To be honest, you'll spend so little time in the room it's not worth the money for somewhere like the Bellaggio, but great for a one off. Anywhere on the strip (Luxor is on the southern tip of the strip but no problem getting up and down it from there) is perfect location, you'll be walking up and down it anyway to sample as many different casinos (and the general atmosphere) as you can. As mentioned, go off the strip (or the main tourist spots) and you could end up in some questionable areas, so best to stay in the main theme casinos on the strip if possible.

It is very warm, so AC is a must (I know I heard other guests complain that AC was very loud in some rooms in the Luxor, mine was just fine - I'd assume this complaint could be made about/in any hotel in Vegas). Some are getting a little old/run down in comparison to the newer ones, but even then the standard is/can be very high.
Worth staying in the Luxor if for nothing else than trying the "inclinators". Elevators that go up at an incline (following the shape of the building), very interesting after a few of the free drinks!

- **Data records**:
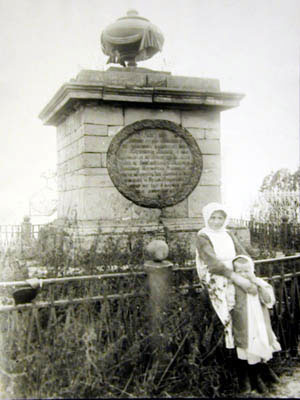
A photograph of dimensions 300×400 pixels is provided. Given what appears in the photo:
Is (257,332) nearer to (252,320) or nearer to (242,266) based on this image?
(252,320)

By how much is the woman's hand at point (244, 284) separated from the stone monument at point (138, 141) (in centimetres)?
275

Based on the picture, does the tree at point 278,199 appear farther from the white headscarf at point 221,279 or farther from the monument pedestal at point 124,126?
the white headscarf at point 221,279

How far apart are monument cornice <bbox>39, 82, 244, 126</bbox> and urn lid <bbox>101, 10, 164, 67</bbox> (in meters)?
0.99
--
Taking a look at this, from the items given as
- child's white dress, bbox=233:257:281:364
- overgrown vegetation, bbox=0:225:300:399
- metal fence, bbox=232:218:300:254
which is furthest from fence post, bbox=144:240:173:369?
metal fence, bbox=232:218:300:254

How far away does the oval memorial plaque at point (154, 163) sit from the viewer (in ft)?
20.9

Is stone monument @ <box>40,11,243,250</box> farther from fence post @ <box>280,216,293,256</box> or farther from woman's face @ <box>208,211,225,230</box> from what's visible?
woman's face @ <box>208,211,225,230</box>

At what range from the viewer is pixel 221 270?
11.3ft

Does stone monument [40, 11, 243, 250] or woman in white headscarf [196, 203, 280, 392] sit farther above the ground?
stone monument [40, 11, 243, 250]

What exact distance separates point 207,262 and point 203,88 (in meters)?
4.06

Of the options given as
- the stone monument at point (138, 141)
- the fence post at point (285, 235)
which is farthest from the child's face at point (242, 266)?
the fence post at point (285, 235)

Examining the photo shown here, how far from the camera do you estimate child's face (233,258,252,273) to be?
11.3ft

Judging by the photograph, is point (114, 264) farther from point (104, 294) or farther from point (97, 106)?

- **Task to complete**:
From the Las Vegas hotel post above, write out word for word the part that opens with the words containing "It is very warm, so" and closes with "be very high.".

- **Answer below**:
It is very warm, so AC is a must (I know I heard other guests complain that AC was very loud in some rooms in the Luxor, mine was just fine - I'd assume this complaint could be made about/in any hotel in Vegas). Some are getting a little old/run down in comparison to the newer ones, but even then the standard is/can be very high.